We are born unable to speak.   We learn to speak by experimenting with our sound-making capacity and by copying overheard speech sounds.   The copying process is demonstrably imperfect.  It is a common experience, easily demonstrated by experiment, that no two people can pronounce any phoneme in exactly the same way.  Across a language community there is a wide tolerance or variability in the sounds that we recognise as belonging to that language.  In the absence of some counteracting mechanism it would seem that the tolerance range should expand over generations until there would ultimately be no possibility of communication.

Fortunately there is a regulatory mechanism, I suggest, which ensures that each language user's variant of pronunciation tends to drift towards a communal average.  The suggested mechanism functions by retaining the infant brain plasticity in the areas which exercise micro-control over speech.  Even if the 'templates' for phonemes become fixed, micro-control allows for a constant adjustment towards whatever the brain perceives to be the current environmental norm.  This would account for a traveller unconsciously acquiring an accent: the brain is simply seeking conformity with a perceived norm.

Required actions -
**A)** According to the passage on pronunciation, what does the suggested regulatory mechanism retain?
**B)** List every phrase in the passage on pronunciation in which the word "mechanism" appears.

Listed records -
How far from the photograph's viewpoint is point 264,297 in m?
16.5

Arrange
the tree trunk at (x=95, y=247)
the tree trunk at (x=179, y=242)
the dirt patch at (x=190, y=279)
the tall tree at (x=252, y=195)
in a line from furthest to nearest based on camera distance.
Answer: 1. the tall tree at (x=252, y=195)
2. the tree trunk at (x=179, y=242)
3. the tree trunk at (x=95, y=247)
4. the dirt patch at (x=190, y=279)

Task results -
**A)** It retains infant brain plasticity in the areas that exercise micro-control over speech.

**B)**
- "some counteracting mechanism"
- "a regulatory mechanism"
- "The suggested mechanism"